The main research question concerns the statistical association between the risk and results of the ECG investigations. This relation can be confounded by several variables. Many of these were observed at baseline such as age, smoking status, alcohol consumption, weight, height, and systemic blood measurements. Most of these are correlated with each other and with the risk of MI and death. Therefore, the crude correlation between risk and ECGA is confounded by a manifold variable. Among these, some are known and possible to observe. Others are known but not possible to observe and yet others have not even been imagined. The first mentioned group can be adjusted for using different regression models. For this paper, we have tried several models. An important finding is that the OR for ECG abnormality remains reasonably stable, OR about 3.4, regardless of the model. This is an indication that the main results are not seriously confounded by the variables used in this study.

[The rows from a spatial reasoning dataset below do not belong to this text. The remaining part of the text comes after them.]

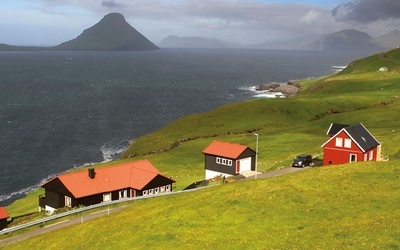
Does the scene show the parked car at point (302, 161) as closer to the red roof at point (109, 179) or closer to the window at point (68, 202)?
the red roof at point (109, 179)

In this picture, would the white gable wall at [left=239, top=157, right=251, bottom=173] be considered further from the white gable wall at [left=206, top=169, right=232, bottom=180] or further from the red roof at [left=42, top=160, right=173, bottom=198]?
the red roof at [left=42, top=160, right=173, bottom=198]

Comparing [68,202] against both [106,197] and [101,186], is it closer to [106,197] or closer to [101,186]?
[101,186]

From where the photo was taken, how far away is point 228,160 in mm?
73625

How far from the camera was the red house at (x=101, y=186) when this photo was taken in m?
64.8

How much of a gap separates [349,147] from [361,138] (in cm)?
259

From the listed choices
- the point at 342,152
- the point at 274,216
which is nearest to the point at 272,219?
the point at 274,216

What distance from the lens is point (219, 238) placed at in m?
32.0

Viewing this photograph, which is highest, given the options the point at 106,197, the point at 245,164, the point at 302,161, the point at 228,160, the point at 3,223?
the point at 302,161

A bias is a systematic error that has similar size and direction for a group of measurements. Several biases could influence the results. For example, laboratory results might be biased due to incorrect calibrations; questions for self-reporting can be formulated to give biased information. We have tried to address some of these biases by careful quality control and the use of certified laboratories in our study.
In longitudinal studies, it is possible for both confounding and biases to occur since it is difficult to account for changes in an individual’s habits or health status over the whole, in this case, 25-year period.
Confounding factors in this study would include not accounting for the eventuality that participants’ behaviors might change over time, for example smoking less, losing or gaining weight as well as medical treatment of cholesterol and hypertension, making the baseline risk factors obsolete in some cases.
Although we do not have secular, longitudinal data of the 25-year period, the findings presented in another longitudinal Swedish study of 50-year-old men followed for 50 years which show secular changes: smoking less, lower cholesterol but higher BMI, and a more sedentary lifestyle in cardiovascular risk factors over time are likely to apply to our cohort . Furthermore, the addition of medication during this period may have changed the prognosis of some endpoints.